Netflixは、1998年にオンラインでのDVDレンタルサービス事業者として誕生した。社名に「ネット」がついているのは、店舗を持たず、オンラインによりビデオレンタルを行っていたからだ。登場のビデオレンタルの主流は、Blockbuster のように店舗を展開するのが普通だった。これに対して、Netflix は店舗を持たずネットでレンタル事業を行なった。
そして、1999年にブレイクスルーが訪れた。このときに月額15ドルでDVDを本数制限なしにレンタルできるサービスで、しかも延滞料金・送料・手数料が全て無料と言うことが評価されて、DVDレンタル事業者として成功した。
その後、2007年にビデオ・オン・デマンドによるストリーミング配信サービスを開始している。ストリーミングサービスやDVDレンタル事業のレンタル実績やその際の監督、脚本、出演者などのデータベースをもとに、オリジナル作品の制作に乗り出している。Netflixの初期の大成功オリジナル作品は、「ハウス・オブ・カード」だ。2013年の公開だから、すでに10年前だ。これ以降、Netflixは、コンテンツ製作者として大きなプレゼンスを持つになった。

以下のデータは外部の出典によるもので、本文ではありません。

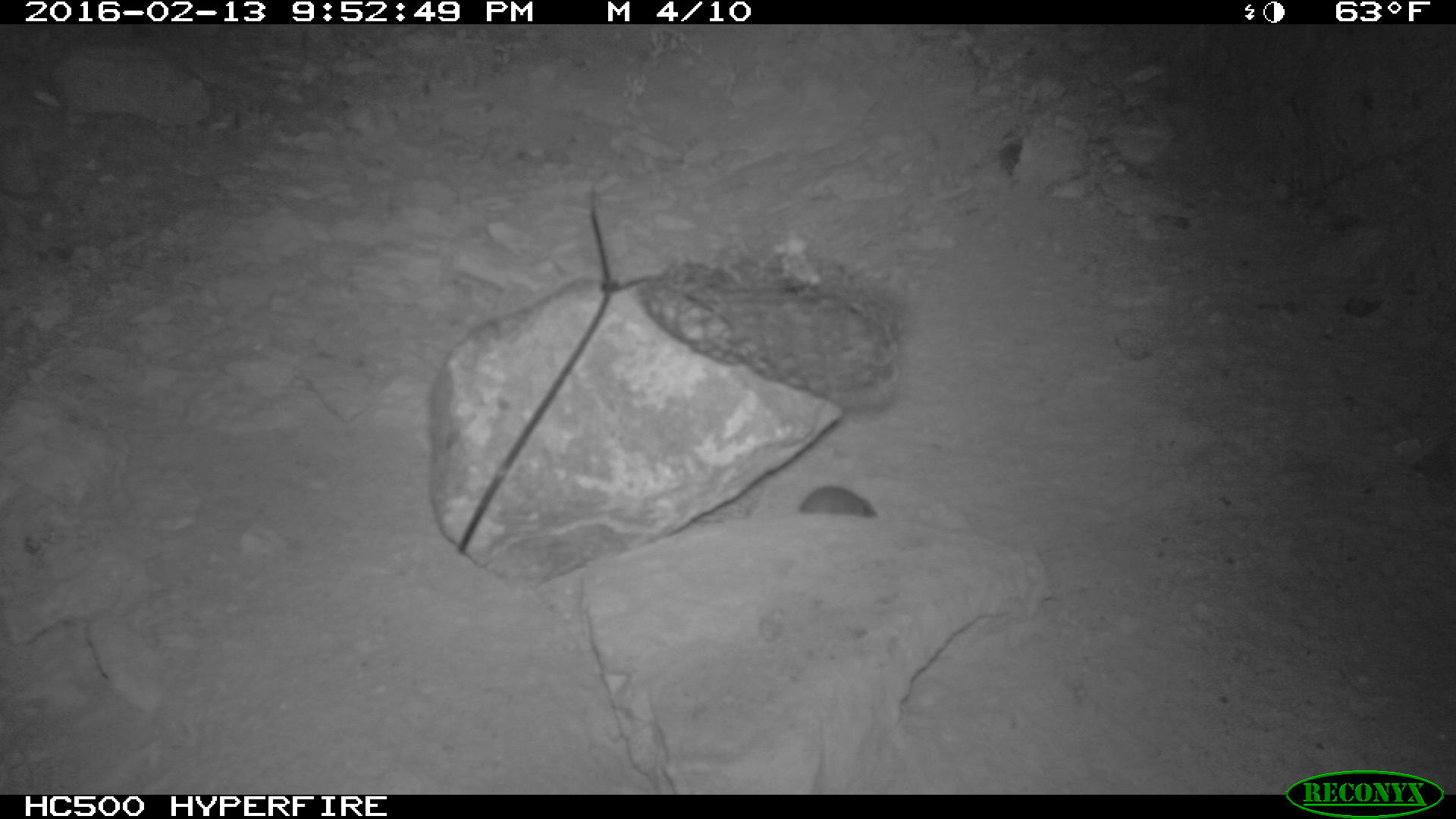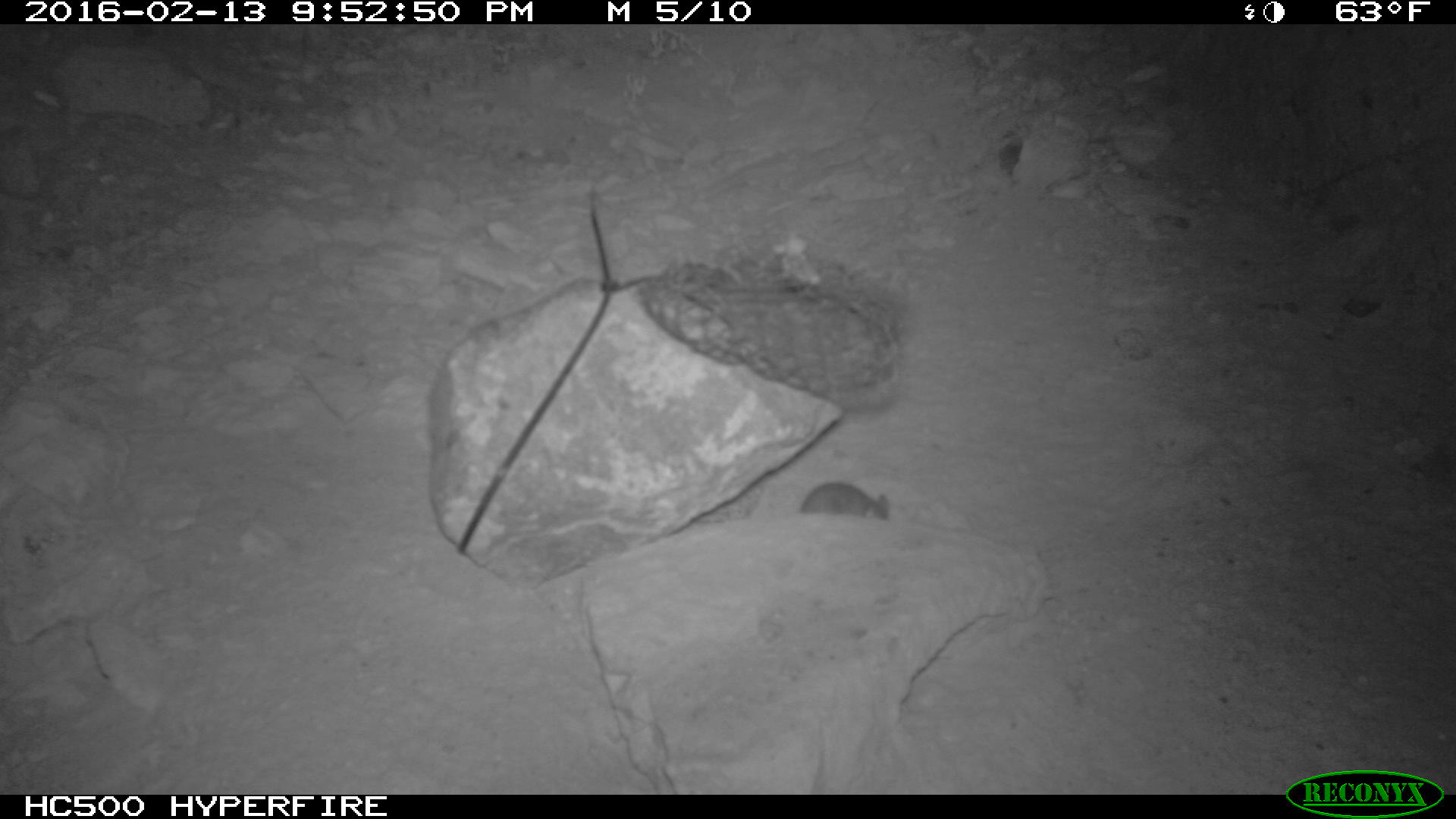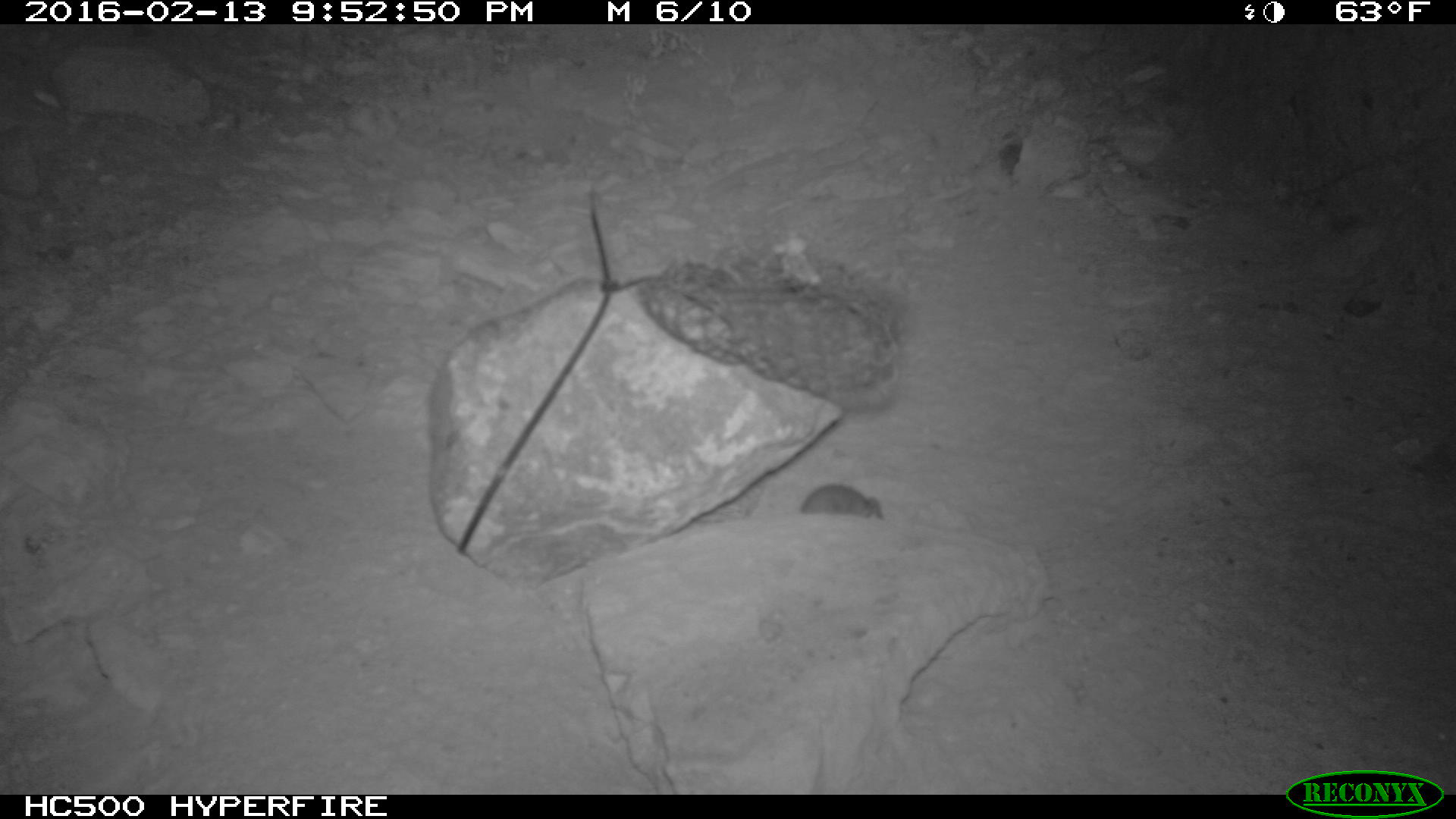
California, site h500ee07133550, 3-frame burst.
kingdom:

「ハウス・オブ・カード」は、ケヴィン・スペイシーやロビン・ライトが主演し、監督のデヴィッド・フィンチャーが製作総指揮だった。これも、データベースから決められたのだろう。これ以降、様々なオリジナル作品を制作し、Netflixで配信を行っている。コンテンツ制作からディストリビューションまで行う、ネット時代の垂直統合モデルとして、全く新しいビジネスモデルを築いた。そして、その結果として、2023年3月には全世界で2億3250万人の会員を持つ。
これだけオンライン配信で成功したNetflixが郵送レンタル事業を続けていたことに驚いたのだ。しかし、考えてみれば、日本のTSUTAYAはまだ全国でレンタル事業を続けている。それは、一定のニーズがあるからだろう。特にロングテールの先のほうにある、あまりニーズのない作品については、オンライン配信されておらず、DVDのレンタルや購入に頼るしかないと言うケースも時々ある。そのようなことを考えると、レンタル事業も今後も一定のニーズがある。
だが、我が家の近くのTSUTAYAはすでに10年近く前に撤退し、今や「まいばすけっと」と言うスーパーになってしまっている。だから、DVDを買うしかないということも時々ある。